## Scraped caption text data
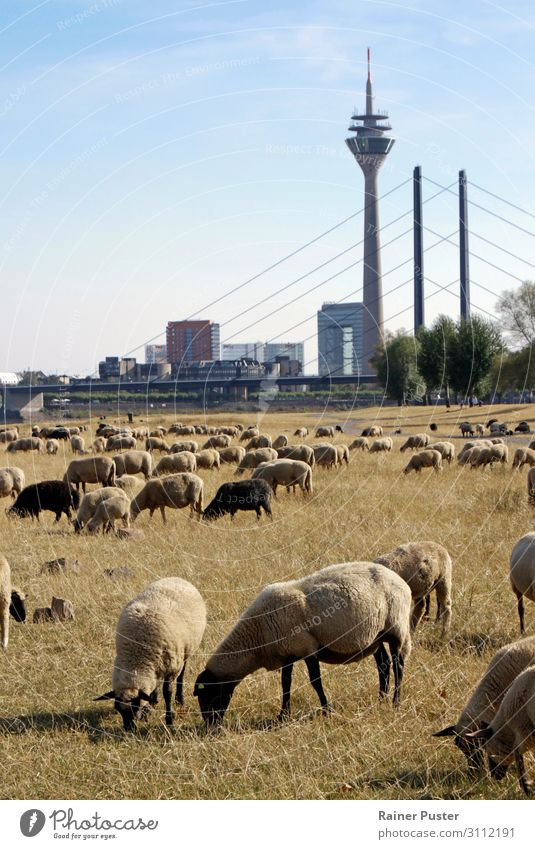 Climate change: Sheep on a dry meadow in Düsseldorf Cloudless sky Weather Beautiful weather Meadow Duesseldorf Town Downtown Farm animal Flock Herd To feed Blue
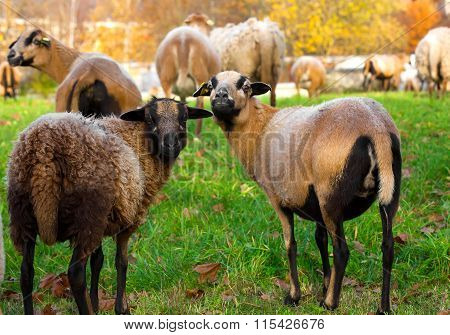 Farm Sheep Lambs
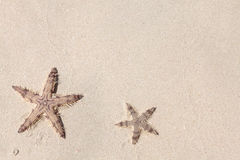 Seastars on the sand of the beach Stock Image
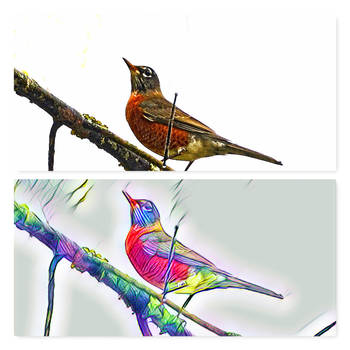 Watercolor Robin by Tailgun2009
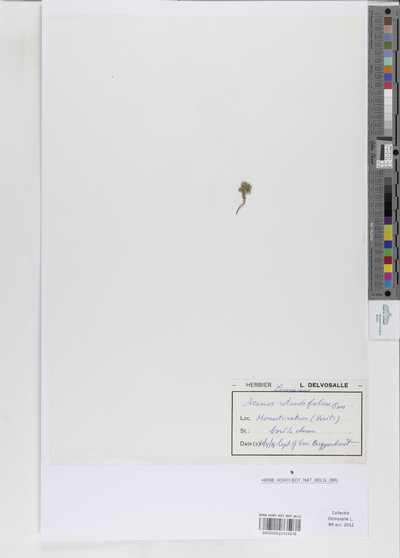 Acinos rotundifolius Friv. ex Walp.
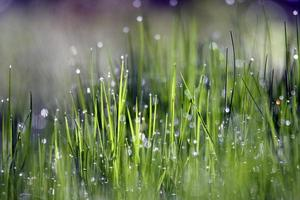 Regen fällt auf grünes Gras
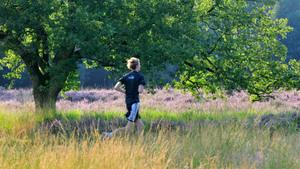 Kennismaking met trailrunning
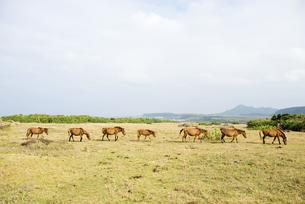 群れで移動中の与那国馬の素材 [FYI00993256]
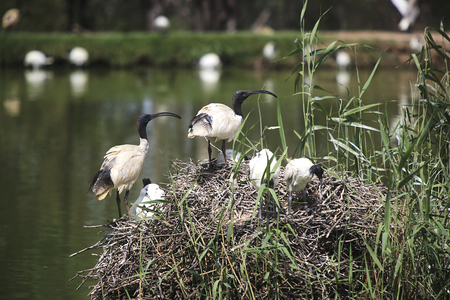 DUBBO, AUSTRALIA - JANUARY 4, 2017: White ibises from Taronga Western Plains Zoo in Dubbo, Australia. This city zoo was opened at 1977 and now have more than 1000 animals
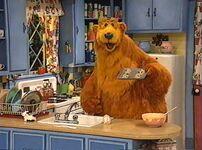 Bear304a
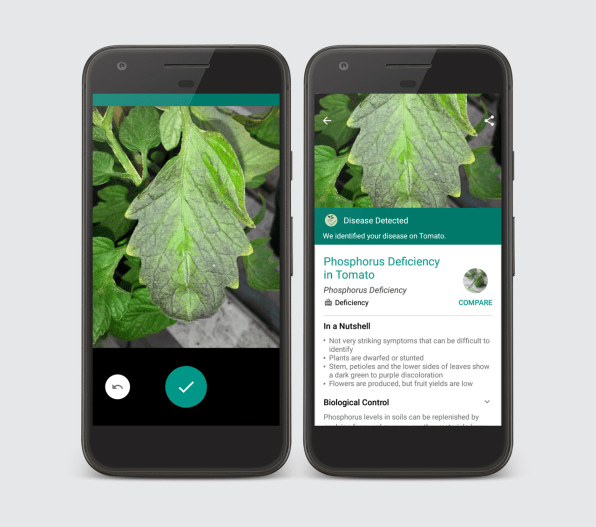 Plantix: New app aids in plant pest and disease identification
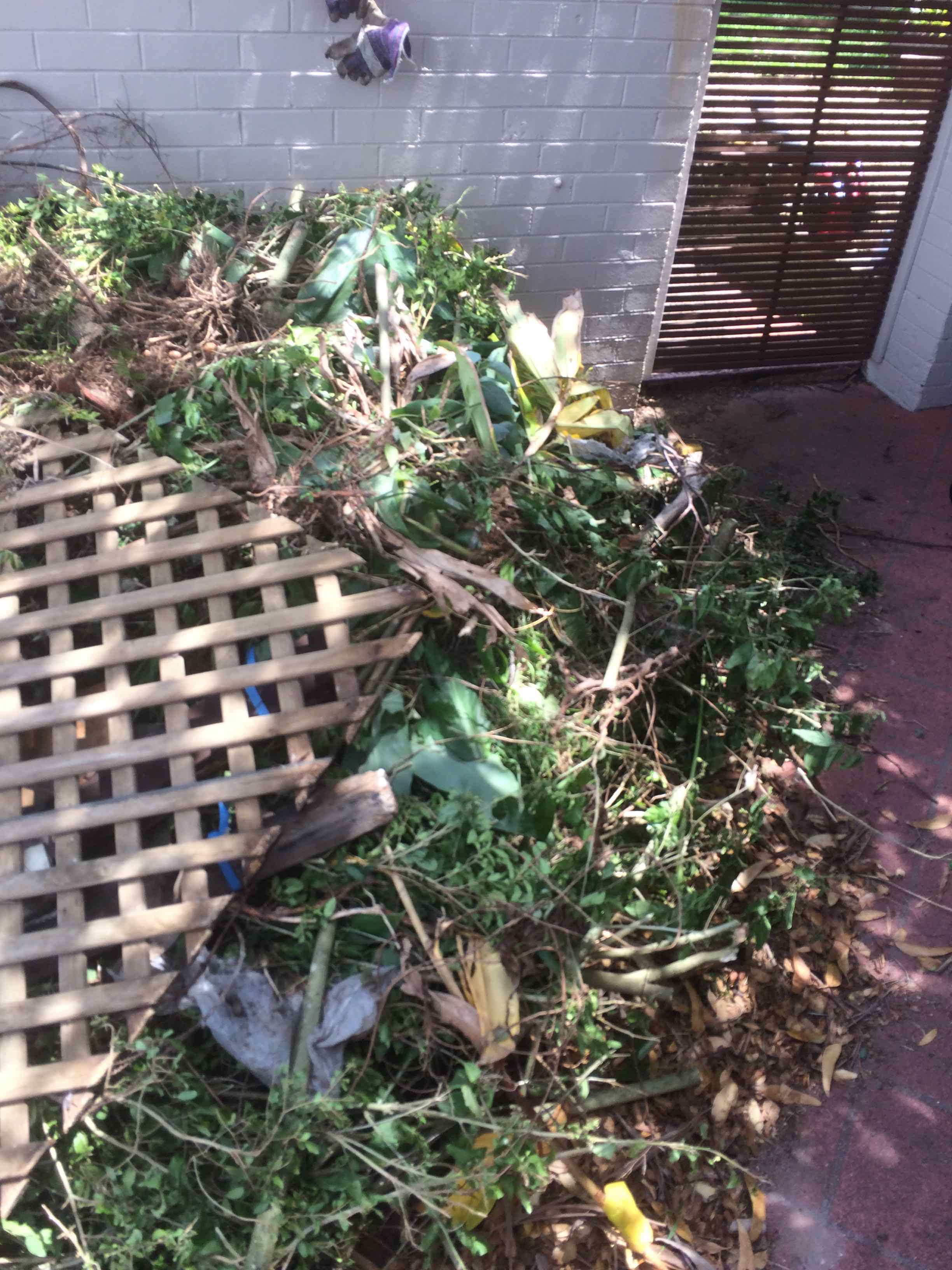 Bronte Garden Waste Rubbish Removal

---

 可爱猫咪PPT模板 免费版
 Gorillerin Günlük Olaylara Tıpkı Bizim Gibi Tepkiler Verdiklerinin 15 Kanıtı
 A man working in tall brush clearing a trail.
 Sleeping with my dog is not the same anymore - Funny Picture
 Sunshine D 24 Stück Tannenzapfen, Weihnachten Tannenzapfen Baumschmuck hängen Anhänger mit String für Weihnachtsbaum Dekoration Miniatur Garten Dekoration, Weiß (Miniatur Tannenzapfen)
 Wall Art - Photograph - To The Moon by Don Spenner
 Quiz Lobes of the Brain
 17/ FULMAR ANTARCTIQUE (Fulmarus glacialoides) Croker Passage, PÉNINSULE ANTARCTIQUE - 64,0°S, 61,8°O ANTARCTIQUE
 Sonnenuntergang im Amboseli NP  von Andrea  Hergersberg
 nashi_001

...

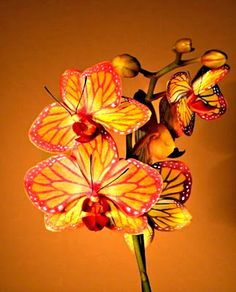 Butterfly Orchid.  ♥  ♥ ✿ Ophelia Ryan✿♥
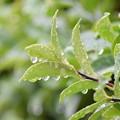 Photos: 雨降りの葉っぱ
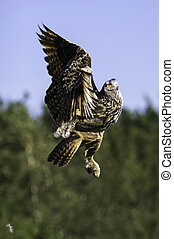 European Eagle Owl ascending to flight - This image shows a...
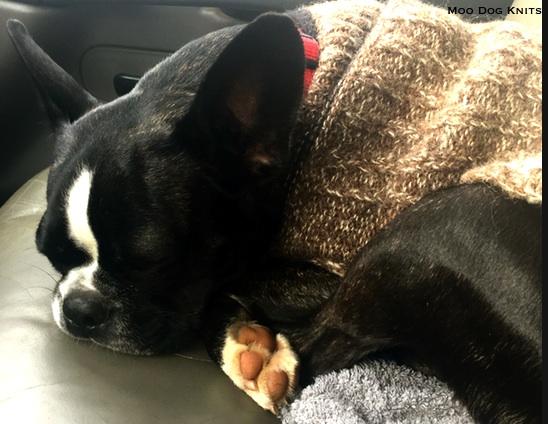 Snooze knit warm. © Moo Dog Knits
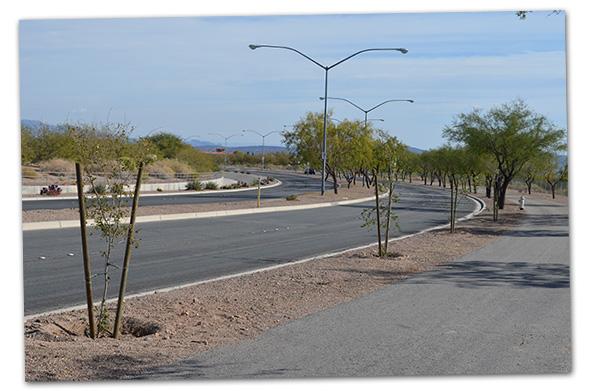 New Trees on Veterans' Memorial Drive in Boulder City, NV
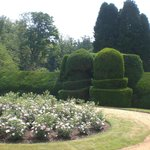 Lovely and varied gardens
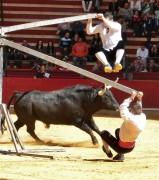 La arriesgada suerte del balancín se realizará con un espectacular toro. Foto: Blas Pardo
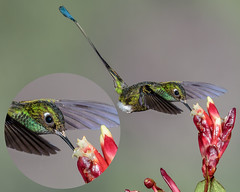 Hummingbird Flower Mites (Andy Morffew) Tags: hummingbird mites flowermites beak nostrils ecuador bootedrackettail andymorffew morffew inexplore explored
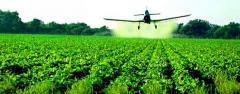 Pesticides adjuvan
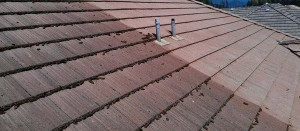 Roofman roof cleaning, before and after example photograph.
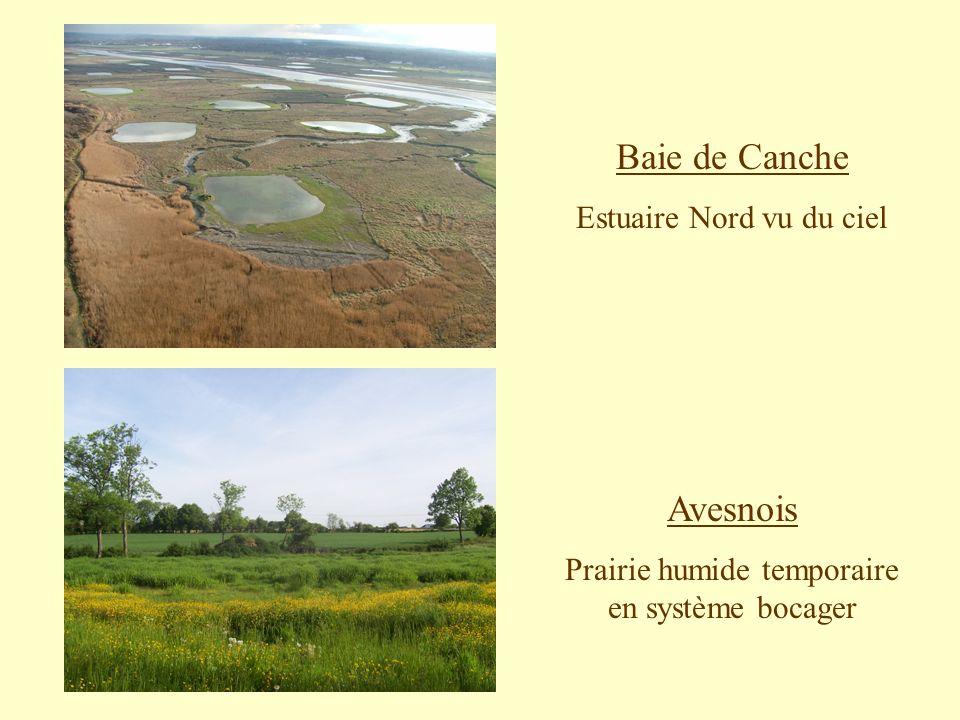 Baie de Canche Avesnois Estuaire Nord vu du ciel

## Activity
Take only the lines above from the one that has "Plantix: New app" through the one that has "Bronte Garden Waste Rubbish Removal" and reproduce them exactly, omitting any pictures.

## Solution
 Plantix: New app aids in plant pest and disease identification
 Bronte Garden Waste Rubbish Removal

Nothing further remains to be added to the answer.